В книге рассказывается история главного героя, который сталкивается с различными проблемами и препятствиями на протяжении всего своего путешествия. По пути он встречает множество второстепенных персонажей, которые играют важные роли в истории. Благодаря опыту главного героя книга исследует такие темы, как любовь, потеря, надежда и стойкость. По мере того, как главный герой преодолевает свои трудности, он усваивает ценные уроки жизни и растет как личность.


Подозрительные предметы

Герои книги – рядовые горожане: студенты, офисные работники, домохозяйки, школьники и городские сумасшедшие. Среди них встречаются представители потайных, ирреальных сил: участники тайных орденов, ясновидящие, ангелы, призраки, Василий Блаженный собственной персоной. Герои проходят путь от депрессии и урбанистической фрустрации к преодолению зла и принятию божественного начала в себе и окружающем мире. В оформлении обложки использована картина Аристарха Лентулова, Москва, 1913 год.


Дети Бронштейна

В книге рассказывается история главного героя, который сталкивается с различными проблемами и препятствиями на протяжении всего своего путешествия. По пути он встречает множество второстепенных персонажей, которые играют важные роли в истории. Благодаря опыту главного героя книга исследует такие темы, как любовь, потеря, надежда и стойкость. По мере того, как главный герой преодолевает свои трудности, он усваивает ценные уроки жизни и растет как личность.

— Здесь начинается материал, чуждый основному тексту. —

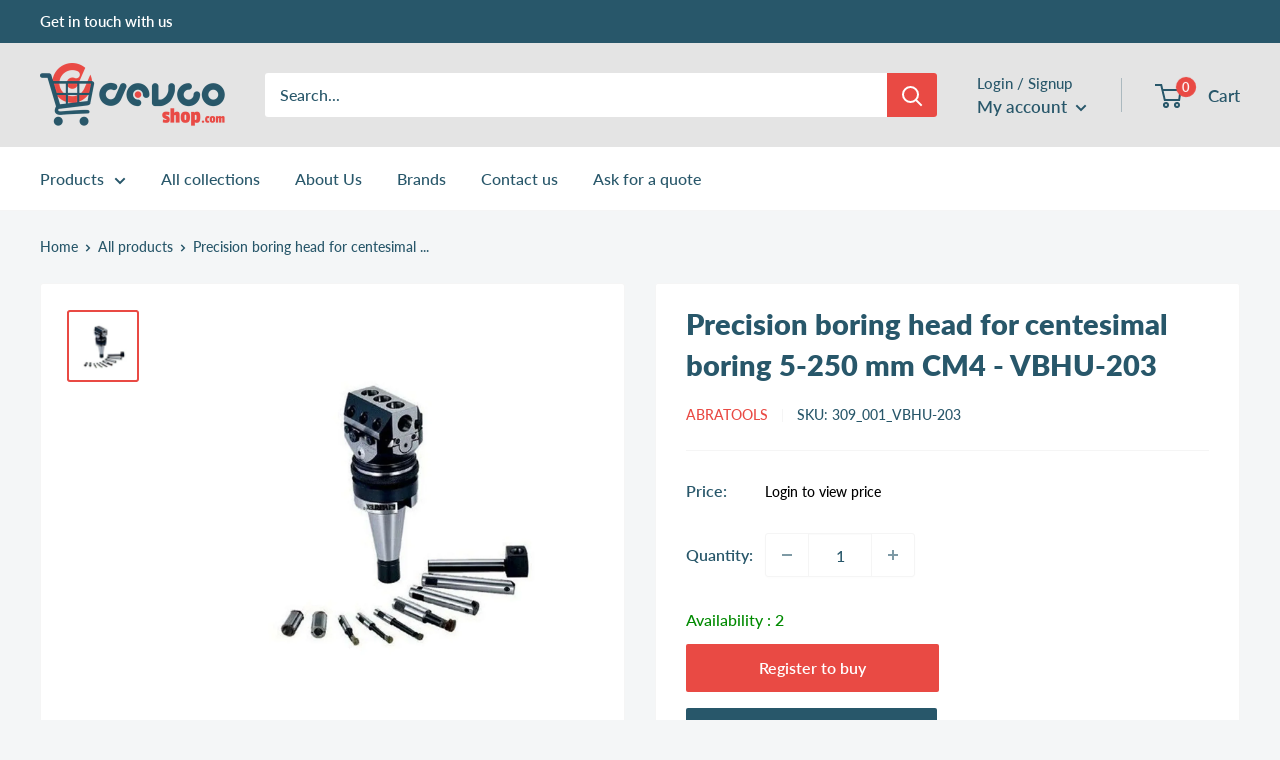

--- FILE ---
content_type: application/javascript; charset=utf-8
request_url: https://cs.iubenda.com/cookie-solution/confs/js/47444390.js
body_size: -285
content:
_iub.csRC = { showBranding: false, publicId: 'b0e152d4-6db6-11ee-8bfc-5ad8d8c564c0', floatingGroup: false };
_iub.csEnabled = false;
_iub.csPurposes = [4,1,2,5];
_iub.cpUpd = 1688049654;
_iub.csT = 0.025;
_iub.googleConsentModeV2 = true;
_iub.totalNumberOfProviders = 9;
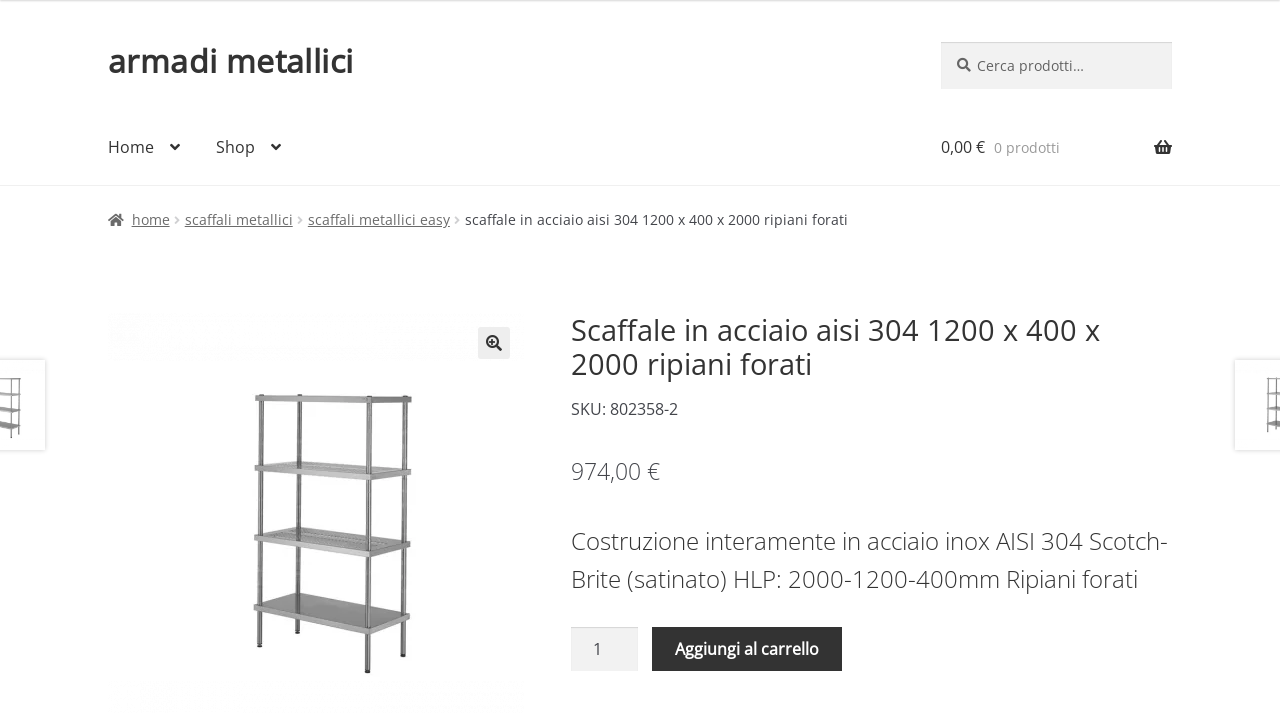

--- FILE ---
content_type: text/css
request_url: https://www.armadi.net/wp-content/themes/armadi/style.css?ver=1.0.0
body_size: 1442
content:
/*
Theme Name:   	Armadi metallici
Theme URI:    	https://www.armadi.net
Author:       	Armadi metallici
Author URI:     https://www.armadi.net
Template:     	storefront
Description:  	Armadi metallici
Version:      	1.0.0
License:      	GNU General Public License v2 or later
License URI:  	http://www.gnu.org/licenses/gpl-2.0.html
Text Domain:  	Armadi metallici
Tags:         	black, white, light, two-columns, left-sidebar, right-sidebar, responsive-layout, custom-background, custom-colors, custom-header, custom-menu, featured-images, full-width-template, threaded-comments, accessibility-ready
This theme, like WordPress, is licensed under the GPL.
Use it to make something cool, have fun, and share what you've learned with others.
Storefront is based on Underscores http://underscores.me/, (C) 2012-2014 Automattic, Inc.
Resetting and rebuilding styles have been helped along thanks to the fine work of
Eric Meyer http://meyerweb.com/eric/tools/css/reset/index.html
along with Nicolas Gallagher and Jonathan Neal http://necolas.github.com/normalize.css/
FontAwesome License: SIL Open Font License - http://scripts.sil.org/OFL
Images License: GNU General Public License v2 or later
*/
/*
 * Add your own custom css below this text.
*/
.storefront-full-width-content .content-area {
    width: 100%;
    float: left;
    margin-left: 0;
    margin-right: 0;
}

.right-sidebar .content-area {
    width: 100%;
    float: left;
    margin-right: 4.347826087%;
}

.woof_sid_auto_shortcode .woof_container {
  width: 100%;
  min-width: 150px;
	}
.woof_sid_flat_white {
background: #f2f2f2 !important;
border: solid 1px #2e6fea!important;
}
.chosen-single {
background-color: #e9e5e5 !important;
border: 1px solid #7d7d7d !important;
}
@font-face {
  font-display: swap;
}


@font-face {
font-family: 'OpenSans-Bold';
src: url('https://www.armadi.net/font/OpenSans-Bold.woff') format('woff');
font-weight: normal;
font-style: normal;
font-display: swap;
}
@font-face {
font-family: 'OpenSans-Light';
src: url('https://www.armadi.net/font/OpenSans-Light.woff') format('woff');
font-weight: normal;
font-style: normal;
font-display: swap;
}
@font-face {
font-family: 'OpenSans-Regular';
src: url('https://www.armadi.net/font/OpenSans-Regular.woff') format('woff');
font-weight: normal;
font-style: normal;
font-display: swap;
}
@font-face {
font-family: 'OpenSans-SemiBold';
src: url('https://www.armadi.net/font/OpenSans-SemiBold.woff') format('woff');
font-weight: normal;
font-style: normal;
font-display: swap;
}

body,
button,
input,
textarea {
 color:#43454b;
  font-family: 'OpenSans-Regular'!important;
 line-height:1.618;
 text-rendering:optimizeLegibility;
 font-weight:400
}
select {
 color:initial;
  font-family: 'OpenSans-Light'!important;
 max-width:100%
}
h1{
  font-size: 1.8em;
  line-height: 1.214;
  letter-spacing: 0px;
  font-family: 'OpenSans-Regular';
  font-weight:500;
}
h2{
  font-size: 1.5em;
  line-height: 1.214; 
  font-family: 'OpenSans-Light';
}
h3 {
  font-size: 1.5em; 
  font-family: 'OpenSans-Light';
}
h4 {
  font-size: 1.5em; 
  font-family: 'OpenSans-Light';
}
h5 {
  font-size: 1.5em; 
  font-family: 'OpenSans-Light';
}
h6 {
  font-size: 1.5em; 
  font-family: 'OpenSans-Light';
}
p {
  font-size: 1.3em; 
  font-family: 'OpenSans-Light';
  text-align:justify;
}


.columns-3 h3{
  font-size: 1.3em; 
text-align:justify;
margin-bottom: 2px !important;
}
.columns-3 h4 {
  font-size: 1.3em; 
text-align:justify;
margin-bottom: 2px !important;
}
.columns-3 h5 {
  font-size: 1.3em; 
text-align:justify;
margin-bottom: 2px !important;
}
.columns-3 h6 {
  font-size: 1.3em; 
text-align:justify;
margin-bottom: 2px !important;
}
ul.products li.product .woocommerce-loop-product__title {
  font-size: 1.4em; 
  text-transform: uppercase;
  font-weight:500;
  letter-spacing: 0.4px;
}


.wcpt-item-row {
font-size: 1.1em; 
  font-family: 'OpenSans-Light';
}
.wcpt-title {
font-size: 1.1em; 
  font-family: 'OpenSans-Regular';
}
.wcpt-regular-price{
color:green;
}
.site-branding .site-title {
  letter-spacing: 0.4px;
}
.woocommerce-breadcrumb {
text-transform: lowercase;
}
.product-attributes {
  font-family: 'OpenSans-Light';
  font-size: 1.3em;
  text-align: center;
  margin-bottom: 2px !important;
    font-weight:300;
}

Третья мировая Баси Соломоновны

В книгу, составленную Асаром Эппелем, вошли рассказы, посвященные жизни российских евреев. Среди авторов сборника Василий Аксенов, Сергей Довлатов, Людмила Петрушевская, Алексей Варламов, Сергей Юрский… Всех их — при большом разнообразии творческих методов — объединяет пристальное внимание к внутреннему миру человека, тонкое чувство стиля, талант рассказчика.


Русский роман

Впервые на русском языке выходит самый знаменитый роман ведущего израильского прозаика Меира Шалева. Эта книга о том поколении евреев, которое пришло из России в Палестину и превратило ее пески и болота в цветущую страну, Эрец-Исраэль. В мастерски выстроенном повествовании трагедия переплетена с иронией, русская любовь с горьким еврейским юмором, поэтический миф с грубой правдой тяжелого труда. История обитателей маленькой долины, отвоеванной у природы, вмещает огромный мир страсти и тоски, надежд и страданий, верности и боли.«Русский роман» — третье произведение Шалева, вышедшее в издательстве «Текст», после «Библии сегодня» (2000) и «В доме своем в пустыне…» (2005).


Свежо предание

Роман «Свежо предание» — из разряда тех книг, которым пророчили публикацию лишь «через двести-триста лет». На этом параллели с «Жизнью и судьбой» Василия Гроссмана не заканчиваются: с разницей в год — тот же «Новый мир», тот же Твардовский, тот же сейф… Эпопея Гроссмана была напечатана за границей через 19 лет, в России — через 27. Роман И. Грековой увидел свет через 33 года (на родине — через 35 лет), к счастью, при жизни автора. В нем Елена Вентцель, русская женщина с немецкой фамилией, коснулась невозможного, для своего времени непроизносимого: сталинского антисемитизма.